▸ **Tasks to perform**:
1. Please copy the passage on the 2008 General Assembly word for word, from "The 2008 Unitarian" to "controversy for months.".
2. Using the passage on the 2008 General Assembly, answer these:
(a) In which city did the meeting get underway?
(b) What sub-title was the meeting given?
(c) Whose regulations required government-approved picture identification to enter the main convention hall?
3. Extend the passage on the 2008 General Assembly, picking up after its final sentence.

▸ **Excerpt**:
►

The 2008 Unitarian Universalist Association General Assembly (GA) got underway in Ft. Lauderdale Wednesday evening.  Pointedly sub-titled A Meeting of Congregations to set itself apart from the atmosphere of a movement convention of individual devotees that critics have charged annual GAs had become, the meeting has been racked with controversy for months.

 

The main convention hall is “inside the security perimeter” of the Port of Ft. Lauderdale. As a result, Department of Homeland Security regulations required that government approved picture identification has to be presented to authorities each time individuals accessed the building.  Convention credentials will not suffice.  Permissible IDs include driver’s licenses; state issued picture IDs, passports, and military IDs.  Not acceptable would be things like school and employment IDs or tickets in-lieu of licenses.  The announcement of these restrictions set up a howls of protests, including calls to relocate the meeting.

◄

▸ **The data**:
►

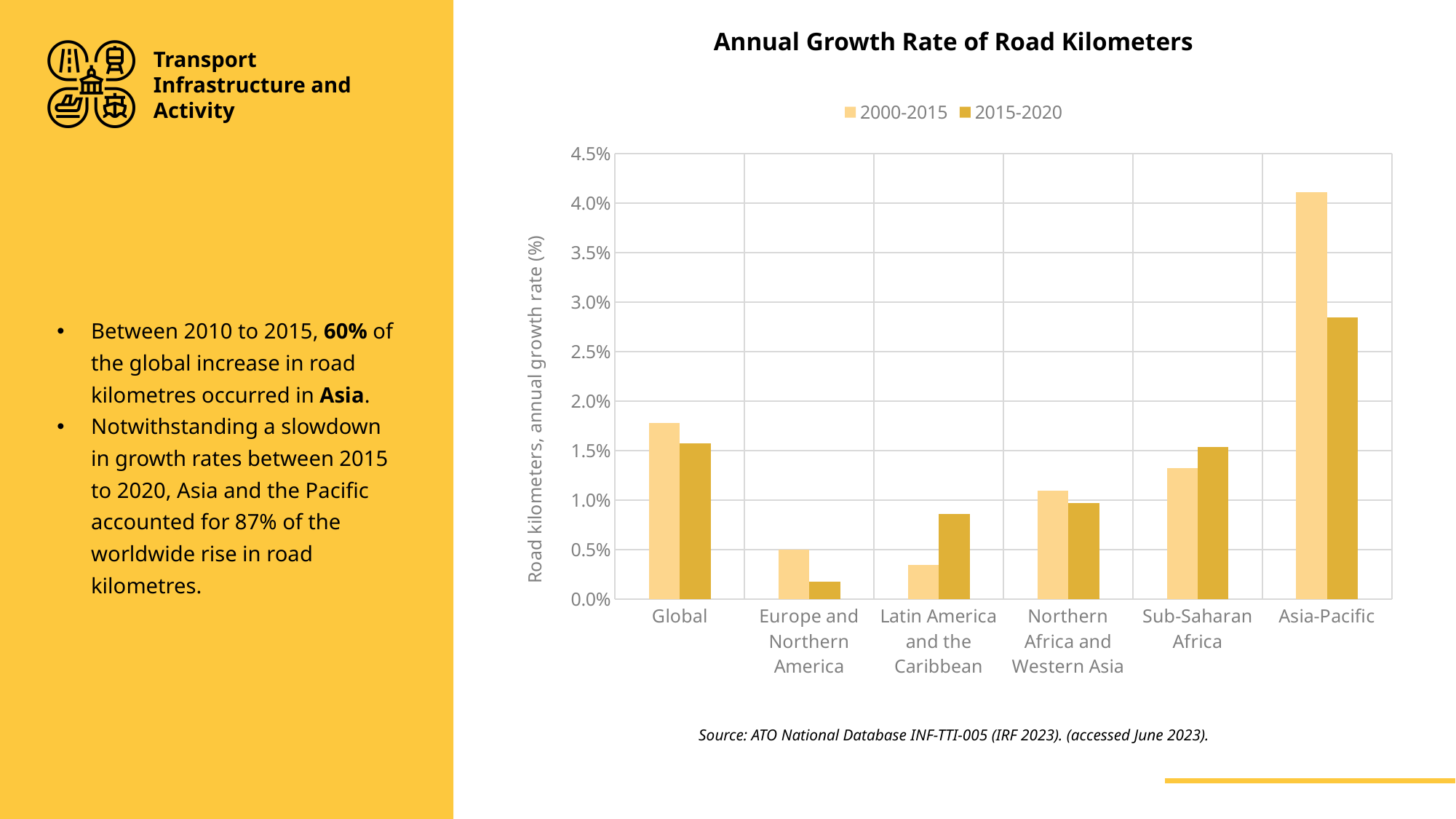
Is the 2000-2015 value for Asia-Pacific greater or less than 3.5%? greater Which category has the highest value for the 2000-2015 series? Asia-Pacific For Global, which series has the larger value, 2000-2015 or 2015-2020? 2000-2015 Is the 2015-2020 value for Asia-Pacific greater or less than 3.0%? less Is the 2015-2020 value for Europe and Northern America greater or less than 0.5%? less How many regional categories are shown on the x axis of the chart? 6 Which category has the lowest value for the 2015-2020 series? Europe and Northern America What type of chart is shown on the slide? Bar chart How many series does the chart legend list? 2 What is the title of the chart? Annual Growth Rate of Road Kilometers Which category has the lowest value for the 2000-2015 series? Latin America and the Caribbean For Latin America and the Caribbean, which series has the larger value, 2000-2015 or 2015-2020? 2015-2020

◄

▸ **Task-by-task outputs**:
1.
The 2008 Unitarian Universalist Association General Assembly (GA) got underway in Ft. Lauderdale Wednesday evening.  Pointedly sub-titled A Meeting of Congregations to set itself apart from the atmosphere of a movement convention of individual devotees that critics have charged annual GAs had become, the meeting has been racked with controversy for months.

2.
(a) Ft. Lauderdale
(b) A Meeting of Congregations
(c) The Department of Homeland Security

3.
Critics were particularly concerned that UUA youth, who might not possess the required ID would be harasses as perhaps would some non-driving elderly.  Undocumented immigrants, more of a theoretical component than an actual presence at most GAs, would also be affected.  Others objected loudly on civil liberties grounds.  When the Board of Trustees, faced with enormous financial penalties for canceling the event in Ft. Lauderdale and even greater logistical headaches in trying to find a suitable alternative site on six months notice, voted to keep the GA in Florida while negotiating accommodations with local authorities,  some UUs, including well known ministers and lay leaders, announced that they would boycott this years meeting. 

 

Meanwhile the Board was also taking sweeping actions aimed, in their point of view, at reorienting the UAA as a pure “association of congregations.”  Gone in the seeming blinking of an eye was the entire UUA youth structure, Young Religious Unitarian Universalists (YRUU), with vague promises to recreate a replacement based on Congregational participation.  The whole semi-autonomous youth movement, based on the con culture was snuffed out.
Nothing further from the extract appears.